─── THE RECORDS ───

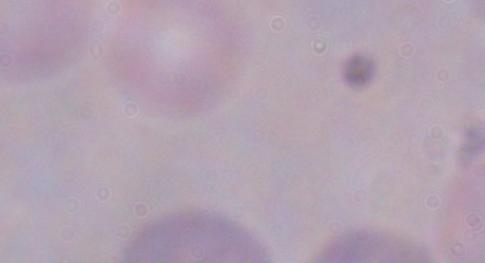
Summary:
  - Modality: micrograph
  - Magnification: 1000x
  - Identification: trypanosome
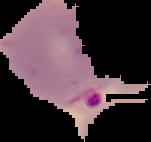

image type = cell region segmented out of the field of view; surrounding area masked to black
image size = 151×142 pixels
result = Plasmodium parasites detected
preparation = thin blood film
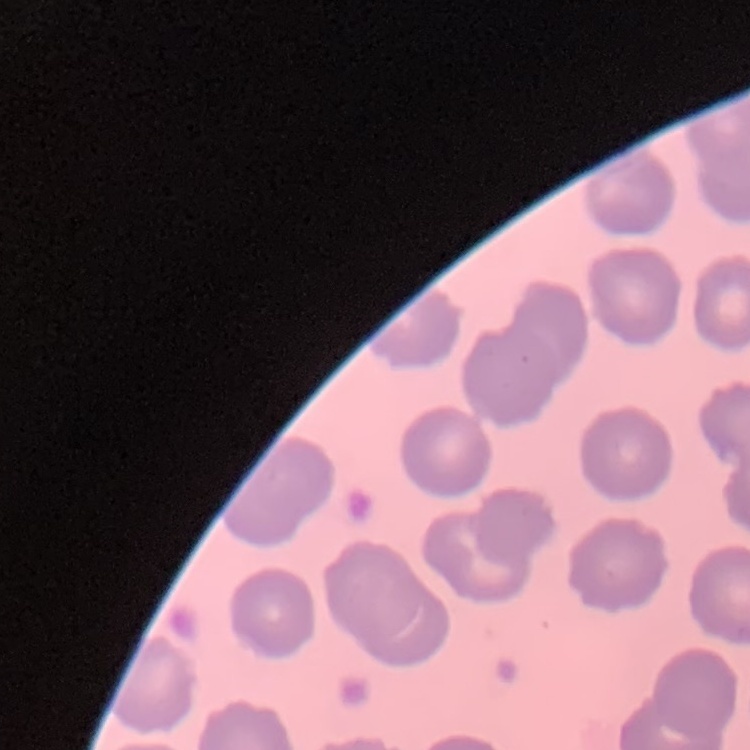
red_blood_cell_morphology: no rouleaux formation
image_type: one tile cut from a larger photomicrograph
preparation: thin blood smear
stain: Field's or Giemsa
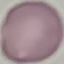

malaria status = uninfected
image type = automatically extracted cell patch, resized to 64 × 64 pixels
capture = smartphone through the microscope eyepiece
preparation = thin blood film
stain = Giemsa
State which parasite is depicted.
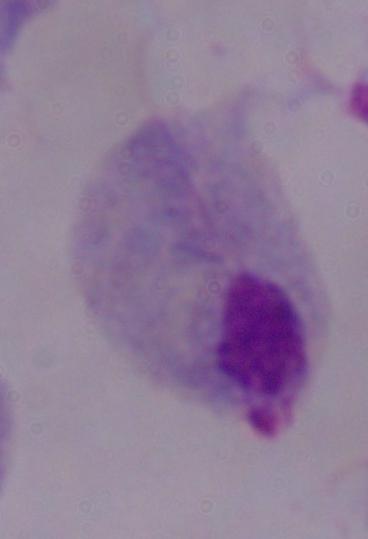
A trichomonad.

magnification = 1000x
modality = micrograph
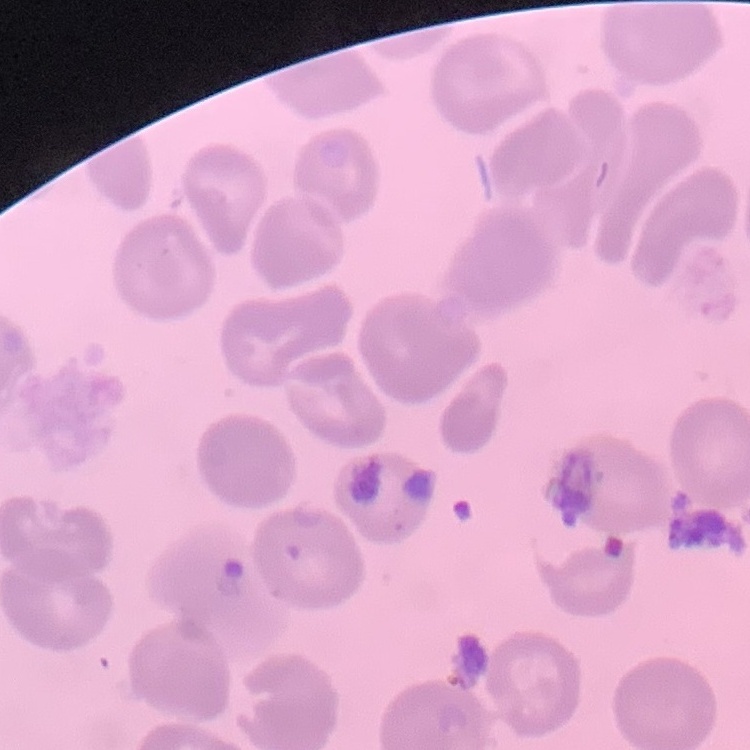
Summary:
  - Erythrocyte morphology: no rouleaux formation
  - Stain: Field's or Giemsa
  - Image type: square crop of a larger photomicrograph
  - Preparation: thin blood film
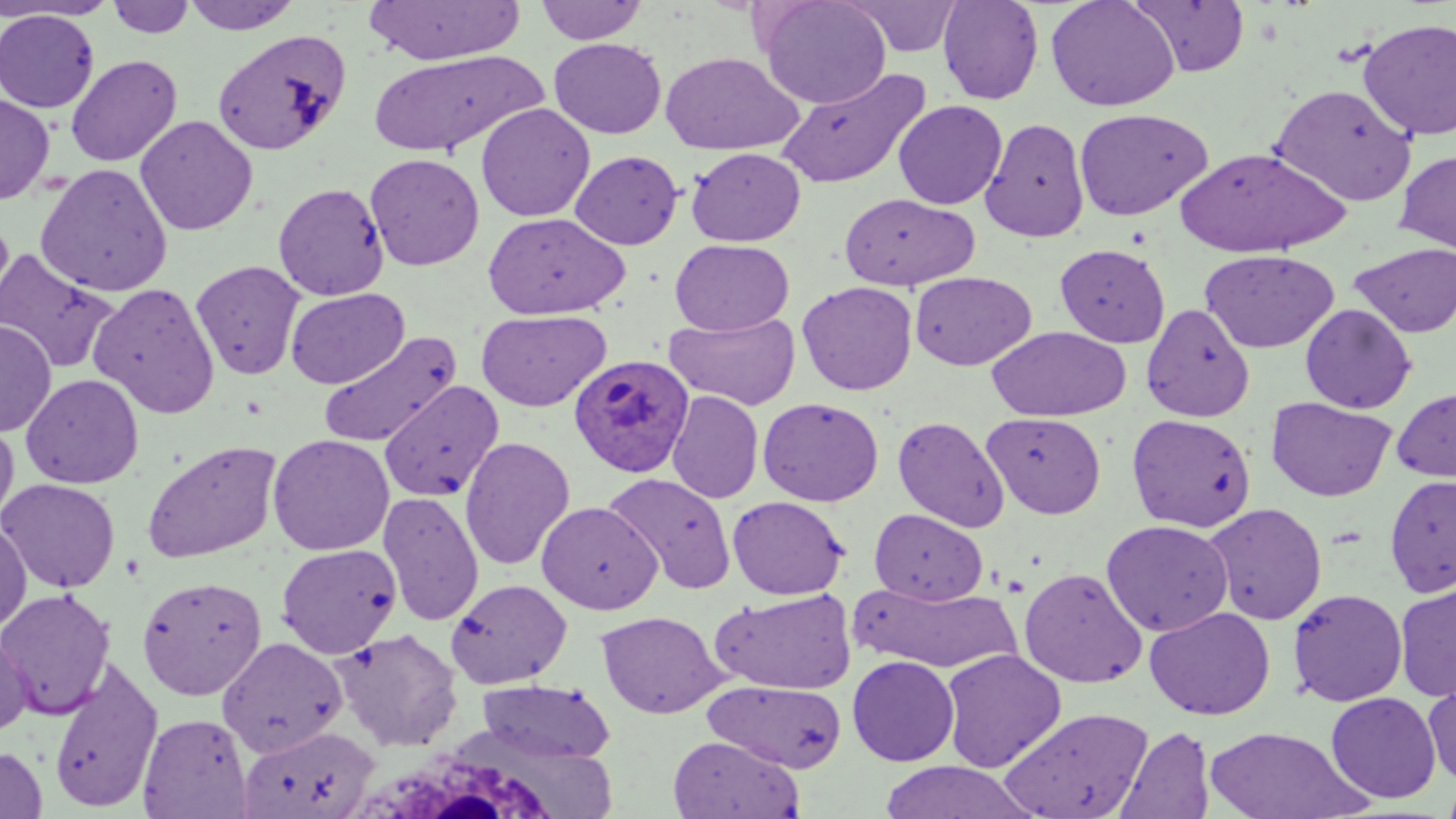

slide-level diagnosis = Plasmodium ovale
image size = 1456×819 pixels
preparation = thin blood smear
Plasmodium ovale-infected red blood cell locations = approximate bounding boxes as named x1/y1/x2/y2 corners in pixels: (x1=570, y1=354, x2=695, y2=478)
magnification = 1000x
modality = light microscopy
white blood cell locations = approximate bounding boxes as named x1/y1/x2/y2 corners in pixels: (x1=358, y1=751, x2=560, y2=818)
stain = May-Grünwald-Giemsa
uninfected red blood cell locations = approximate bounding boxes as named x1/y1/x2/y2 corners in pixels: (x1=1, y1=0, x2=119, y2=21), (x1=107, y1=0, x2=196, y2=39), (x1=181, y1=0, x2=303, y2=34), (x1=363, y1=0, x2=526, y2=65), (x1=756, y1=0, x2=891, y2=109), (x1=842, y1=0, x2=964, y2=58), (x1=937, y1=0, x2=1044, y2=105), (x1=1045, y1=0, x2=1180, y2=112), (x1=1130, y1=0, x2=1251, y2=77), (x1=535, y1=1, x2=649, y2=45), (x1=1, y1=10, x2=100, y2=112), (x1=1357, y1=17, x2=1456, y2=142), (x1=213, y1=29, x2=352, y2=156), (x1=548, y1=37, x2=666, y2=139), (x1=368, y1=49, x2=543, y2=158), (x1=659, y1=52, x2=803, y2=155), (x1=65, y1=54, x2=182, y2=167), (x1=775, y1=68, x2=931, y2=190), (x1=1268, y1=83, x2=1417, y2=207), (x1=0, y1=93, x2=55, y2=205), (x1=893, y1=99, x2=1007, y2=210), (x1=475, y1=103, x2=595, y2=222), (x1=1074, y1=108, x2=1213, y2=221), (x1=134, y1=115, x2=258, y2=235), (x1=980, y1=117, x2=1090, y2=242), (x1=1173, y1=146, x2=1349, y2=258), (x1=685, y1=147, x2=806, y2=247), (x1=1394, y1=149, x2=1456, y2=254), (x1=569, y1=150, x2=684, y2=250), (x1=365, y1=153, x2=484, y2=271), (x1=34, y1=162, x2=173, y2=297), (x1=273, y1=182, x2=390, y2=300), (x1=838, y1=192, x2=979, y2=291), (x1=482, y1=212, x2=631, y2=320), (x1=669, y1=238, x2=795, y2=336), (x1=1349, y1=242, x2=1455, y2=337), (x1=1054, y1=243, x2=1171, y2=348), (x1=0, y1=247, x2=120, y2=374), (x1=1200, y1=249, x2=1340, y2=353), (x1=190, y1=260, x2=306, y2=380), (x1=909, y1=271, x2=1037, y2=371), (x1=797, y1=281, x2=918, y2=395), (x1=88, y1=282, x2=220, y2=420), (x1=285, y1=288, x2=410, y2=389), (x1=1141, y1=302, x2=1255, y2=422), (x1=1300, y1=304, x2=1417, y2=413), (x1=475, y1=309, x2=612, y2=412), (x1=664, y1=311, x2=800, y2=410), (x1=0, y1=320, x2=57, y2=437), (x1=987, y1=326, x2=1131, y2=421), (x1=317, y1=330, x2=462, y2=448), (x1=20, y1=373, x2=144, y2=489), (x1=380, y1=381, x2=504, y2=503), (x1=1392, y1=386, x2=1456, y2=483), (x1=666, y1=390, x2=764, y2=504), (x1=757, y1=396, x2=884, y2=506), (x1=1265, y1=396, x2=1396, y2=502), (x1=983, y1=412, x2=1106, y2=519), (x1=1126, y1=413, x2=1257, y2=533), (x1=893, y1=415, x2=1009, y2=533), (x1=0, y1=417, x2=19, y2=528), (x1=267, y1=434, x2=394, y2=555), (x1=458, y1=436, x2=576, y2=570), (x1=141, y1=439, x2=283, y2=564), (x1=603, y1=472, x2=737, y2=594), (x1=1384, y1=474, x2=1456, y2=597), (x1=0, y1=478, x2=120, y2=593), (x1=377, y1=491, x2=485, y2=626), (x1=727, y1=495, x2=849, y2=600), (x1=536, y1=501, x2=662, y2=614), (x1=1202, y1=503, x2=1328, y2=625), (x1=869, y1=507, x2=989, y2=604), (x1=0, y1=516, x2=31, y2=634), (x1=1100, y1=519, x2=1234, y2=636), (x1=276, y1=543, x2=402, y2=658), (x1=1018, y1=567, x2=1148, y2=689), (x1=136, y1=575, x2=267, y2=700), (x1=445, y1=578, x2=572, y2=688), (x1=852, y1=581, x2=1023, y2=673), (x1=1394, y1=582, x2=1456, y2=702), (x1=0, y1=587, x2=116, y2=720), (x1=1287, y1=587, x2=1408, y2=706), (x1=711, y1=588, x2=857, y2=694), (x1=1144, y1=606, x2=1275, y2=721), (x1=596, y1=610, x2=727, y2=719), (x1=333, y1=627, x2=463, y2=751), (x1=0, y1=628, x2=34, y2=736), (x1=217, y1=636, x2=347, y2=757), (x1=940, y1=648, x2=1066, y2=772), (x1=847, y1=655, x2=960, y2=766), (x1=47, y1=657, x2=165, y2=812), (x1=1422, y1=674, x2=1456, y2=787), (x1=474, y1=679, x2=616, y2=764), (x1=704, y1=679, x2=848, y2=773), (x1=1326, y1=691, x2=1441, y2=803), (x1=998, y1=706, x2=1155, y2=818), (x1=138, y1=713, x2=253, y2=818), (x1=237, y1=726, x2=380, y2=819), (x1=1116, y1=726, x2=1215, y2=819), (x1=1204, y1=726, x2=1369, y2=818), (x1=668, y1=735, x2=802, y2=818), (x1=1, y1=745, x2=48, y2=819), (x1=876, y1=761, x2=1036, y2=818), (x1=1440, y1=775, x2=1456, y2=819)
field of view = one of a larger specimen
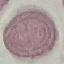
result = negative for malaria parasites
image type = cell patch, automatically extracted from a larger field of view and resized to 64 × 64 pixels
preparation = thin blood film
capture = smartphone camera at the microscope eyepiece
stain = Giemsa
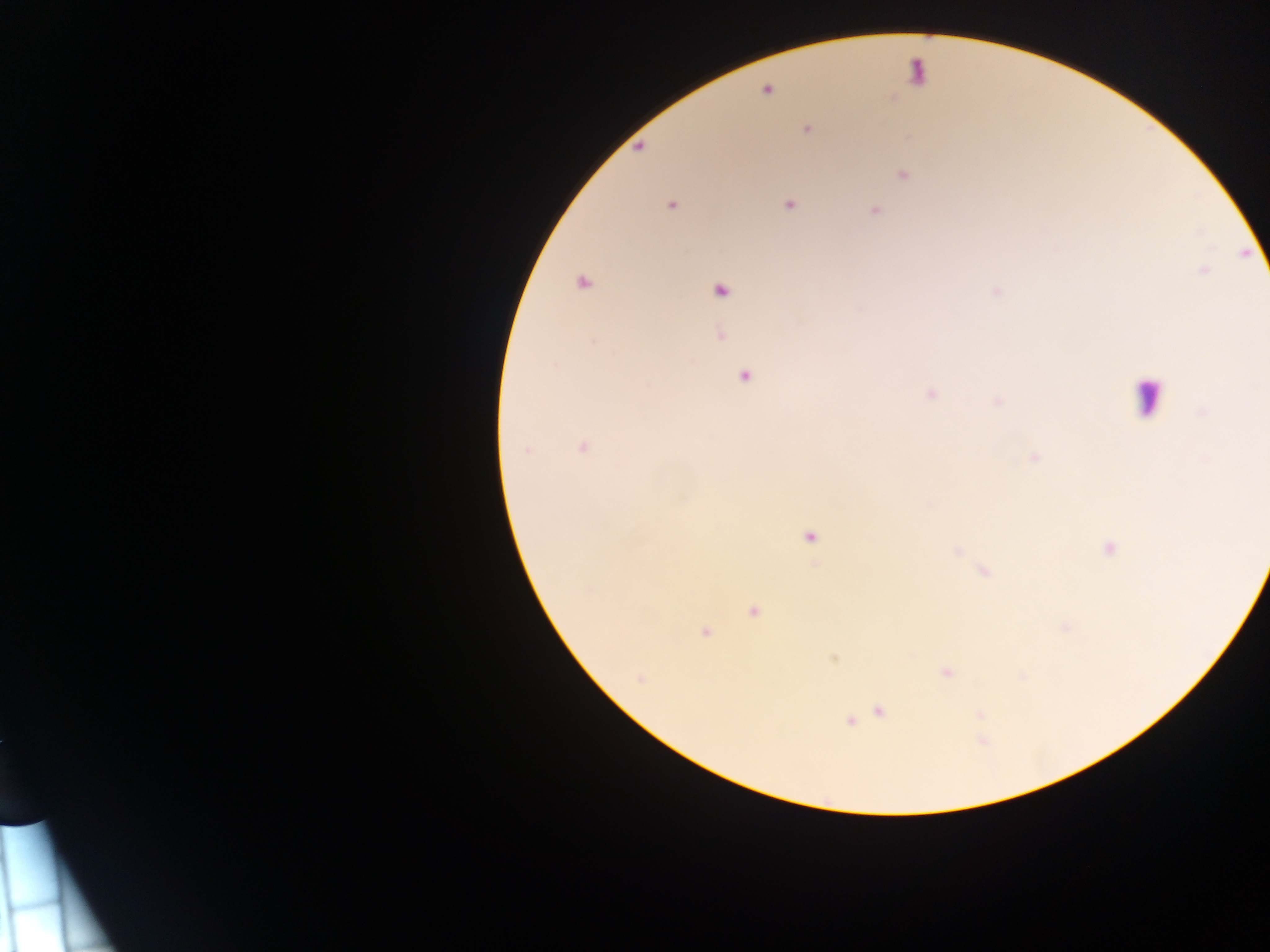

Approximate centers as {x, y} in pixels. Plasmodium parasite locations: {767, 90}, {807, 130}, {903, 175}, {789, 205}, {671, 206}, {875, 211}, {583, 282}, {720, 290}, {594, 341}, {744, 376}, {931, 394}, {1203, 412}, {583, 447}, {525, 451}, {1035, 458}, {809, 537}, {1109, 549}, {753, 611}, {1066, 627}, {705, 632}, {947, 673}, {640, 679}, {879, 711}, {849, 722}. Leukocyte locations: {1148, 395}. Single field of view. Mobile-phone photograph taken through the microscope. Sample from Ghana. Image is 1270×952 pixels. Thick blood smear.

───

TASK INSTRUCTIONS | All lines above with the word "Giemsa" need to be reported.

REPLY |
stain: Field's or Giemsa
stain = Giemsa
  - Stain: Field's or Giemsa
stain = May-Grünwald-Giemsa
stain = Giemsa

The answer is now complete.